Ictinogomphus is a genus of dragonflies in the family Gomphidae.
They are medium to large, yellow and black with clear wings. Species occur in Africa, Asia and Australia. Fossil species are also known from Europe.

==Species==
The genus Ictinogomphus includes the following species:
- Ictinogomphus alaquopterus Yousuf & Yunus, 1976
- Ictinogomphus angulosus (Selys, 1854)
- Ictinogomphus australis (Selys, 1873) - Australian tiger
- Ictinogomphus celebensis (Schmidt, 1934)
- Ictinogomphus decoratus (Selys, 1854) - common flangetail
- Ictinogomphus dobsoni Watson, 1969 - Pilbara tiger
- Ictinogomphus (Cinitogomphus) dundoensis (Pinhey, 1961) - Swamp Tigertail
- Ictinogomphus ferox (Rambur, 1842) - common tiger, common tigertail
- Ictinogomphus fraseri Kimmins, 1958
- Ictinogomphus kishori Ram, 1985
- Ictinogomphus paulini Watson, 1991 - Cape York tiger
- Ictinogomphus pertinax (Hagen in Selys, 1854)
- Ictinogomphus pugnovittatus Yousuf & Yunus, 1976
- Ictinogomphus rapax (Rambur, 1842) - common clubtail
- Ictinogomphus regisalberti (Schouteden, 1934)
- Ictinogomphus tenax (Hagen in Selys, 1854)
The following fossil species are also known:

- †Ictinogomphus engelorum Nel, Poschmann & Wedmann, 2020 (Late Oligocene of Germany)
- †Ictinogomphus hassleri Schädel & Lechner, 2017 (Middle Miocene of Austria)

The former fossil species †Ictinogomphus fur Hagen, 1863 from the Oligocene of Germany is thought to no longer belong to this genus, due to differences in the wing structure.

==Notes on taxonomy==
Jules Rambur originally described this genus as Ictinus in 1842.
However, at the time there already existed a genus of beetle also named Ictinus described by François Laporte in 1834.
In 1934, John Cowley, an English entomologist, renamed this species to Ictinogomphus in deference to Rambur's original name. Cowley is now regarded as the authority, and this genus can be formally written as: Ictinogomphus Cowley, 1934.

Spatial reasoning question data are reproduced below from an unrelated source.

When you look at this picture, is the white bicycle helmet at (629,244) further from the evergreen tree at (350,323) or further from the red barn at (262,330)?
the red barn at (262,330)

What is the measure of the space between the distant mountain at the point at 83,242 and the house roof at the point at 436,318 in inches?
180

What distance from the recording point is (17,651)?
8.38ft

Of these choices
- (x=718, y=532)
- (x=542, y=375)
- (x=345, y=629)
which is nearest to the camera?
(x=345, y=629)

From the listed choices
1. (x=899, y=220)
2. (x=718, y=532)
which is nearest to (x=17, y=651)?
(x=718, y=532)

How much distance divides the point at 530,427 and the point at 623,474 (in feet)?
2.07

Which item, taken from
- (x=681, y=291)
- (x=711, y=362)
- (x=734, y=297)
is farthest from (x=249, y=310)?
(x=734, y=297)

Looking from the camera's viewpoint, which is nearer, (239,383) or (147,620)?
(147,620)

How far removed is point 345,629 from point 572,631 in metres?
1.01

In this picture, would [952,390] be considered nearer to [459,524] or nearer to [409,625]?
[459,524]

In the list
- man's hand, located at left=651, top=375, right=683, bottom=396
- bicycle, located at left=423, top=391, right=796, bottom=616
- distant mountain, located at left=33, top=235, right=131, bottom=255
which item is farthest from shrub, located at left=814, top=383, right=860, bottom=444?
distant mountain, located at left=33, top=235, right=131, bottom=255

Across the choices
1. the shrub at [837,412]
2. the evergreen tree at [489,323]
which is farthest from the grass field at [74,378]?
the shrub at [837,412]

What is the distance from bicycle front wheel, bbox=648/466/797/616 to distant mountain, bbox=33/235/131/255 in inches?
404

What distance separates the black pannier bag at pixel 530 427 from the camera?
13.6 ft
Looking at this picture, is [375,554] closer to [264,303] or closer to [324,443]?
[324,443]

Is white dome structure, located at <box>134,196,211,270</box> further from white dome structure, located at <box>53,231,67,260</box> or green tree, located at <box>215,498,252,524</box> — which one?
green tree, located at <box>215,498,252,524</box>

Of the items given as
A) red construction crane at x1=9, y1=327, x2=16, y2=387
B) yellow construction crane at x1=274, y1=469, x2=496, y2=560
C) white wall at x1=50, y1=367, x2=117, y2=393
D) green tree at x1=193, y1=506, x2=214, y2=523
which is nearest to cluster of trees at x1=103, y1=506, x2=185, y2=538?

Up until recently, species of Ictinogomphus were sometimes considered to be in the family Lindeniidae. Lindeniidae is no longer recognised as a family, and Ictinogomphus is now found in the family, Gomphidae.

==Etymology==
The genus name Ictinogomphus is derived from the Greek ἴκτινος (iktinos, "kite"), combined with Gomphus, a genus name derived from the Greek γόμφος (gomphos, "peg" or "nail"). The name likely refers to the large size of the genus, emphasised by the distinctive large flaps near the end of the abdomen in both males and females.